Is there a way to change that value so I have fewer, but bigger, blocks of data?

Many thanks in advance for your help!

This is usually determined by the underlying library used for accessing the remote storage API and is not configurable in DVC. Could you please run dvc doctor and post the output here?

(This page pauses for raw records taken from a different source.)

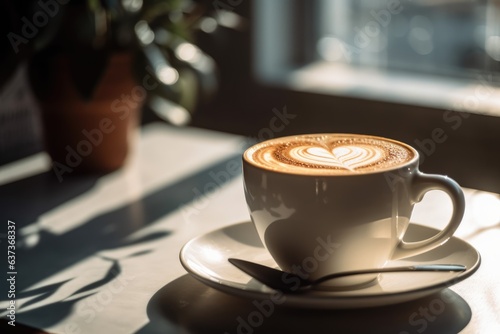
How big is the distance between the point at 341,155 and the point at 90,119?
0.57 metres

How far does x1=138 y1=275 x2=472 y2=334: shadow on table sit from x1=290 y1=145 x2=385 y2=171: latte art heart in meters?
0.14

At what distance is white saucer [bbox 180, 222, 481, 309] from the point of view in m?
0.68

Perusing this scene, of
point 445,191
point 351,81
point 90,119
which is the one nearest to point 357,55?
point 351,81

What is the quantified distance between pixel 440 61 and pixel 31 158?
1417mm

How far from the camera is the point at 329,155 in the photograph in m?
0.78

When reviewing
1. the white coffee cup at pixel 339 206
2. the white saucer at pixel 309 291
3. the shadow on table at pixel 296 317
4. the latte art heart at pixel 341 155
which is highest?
the latte art heart at pixel 341 155

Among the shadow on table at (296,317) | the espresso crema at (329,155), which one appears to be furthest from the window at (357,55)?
the shadow on table at (296,317)

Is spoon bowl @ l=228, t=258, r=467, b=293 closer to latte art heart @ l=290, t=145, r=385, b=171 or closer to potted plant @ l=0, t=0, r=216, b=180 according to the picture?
latte art heart @ l=290, t=145, r=385, b=171

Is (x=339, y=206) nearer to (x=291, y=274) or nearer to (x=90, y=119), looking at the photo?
(x=291, y=274)

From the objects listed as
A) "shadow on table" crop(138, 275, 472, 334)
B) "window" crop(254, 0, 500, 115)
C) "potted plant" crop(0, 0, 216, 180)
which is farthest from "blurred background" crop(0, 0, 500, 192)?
"shadow on table" crop(138, 275, 472, 334)

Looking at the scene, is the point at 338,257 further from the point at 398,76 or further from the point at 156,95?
the point at 398,76

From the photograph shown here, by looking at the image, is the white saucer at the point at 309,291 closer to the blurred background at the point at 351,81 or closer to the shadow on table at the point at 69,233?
the shadow on table at the point at 69,233

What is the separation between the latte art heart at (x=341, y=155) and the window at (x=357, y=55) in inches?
43.0

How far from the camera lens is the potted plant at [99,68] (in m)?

Ah, I see! Thank you for your reply!

Sure, here you go:

 -> dvc doctor
DVC version: 2.51.0 (pip)
Platform: Python 3.9.16 on Linux-5.4.0-135-generic-x86_64-with-glibc2.27
        dvc_data = 0.44.1
        dvc_objects = 0.21.1
        dvc_render = 0.3.1
        dvc_task = 0.2.0
        scmrepo = 0.1.16
        http (aiohttp = 3.8.4, aiohttp-retry = 2.8.3),
        https (aiohttp = 3.8.4, aiohttp-retry = 2.8.3),
        ssh (sshfs = 2023.1.0),
        webdav (webdav4 = 0.9.8),
        webdavs (webdav4 = 0.9.8)
Cache directory: ext4 on /dev/mapper/ubuntu--vg-root
Caches: local
Remotes: webdavs
Workspace directory: ext4 on /dev/mapper/ubuntu--vg-root
Repo: dvc, git
Repo.site_cache_dir: /var/tmp/dvc/repo/cd00bdc44282bd9bb00d035a4a91b52f

It looks like you’re using a webdav remote, and yeah, in this case we don’t support setting the chunk size for webdav file transfers in DVC. Feel free to open a feature request for this in our github repo.

I think the blocksize is 2MB, same as all filesystems in fsspec. But I think the problem is not with chunking but with number of concurrent transfers which is 4 * logical CPU by default.

You can try setting jobs in config for the remote, or pass --jobs <n> flag to the dvc push.

dvc remote modify <remote_name> jobs 4

See remote modify.


dvc push --jobs 4

See push --jobs.

Thank you for your help, I’ll look into that!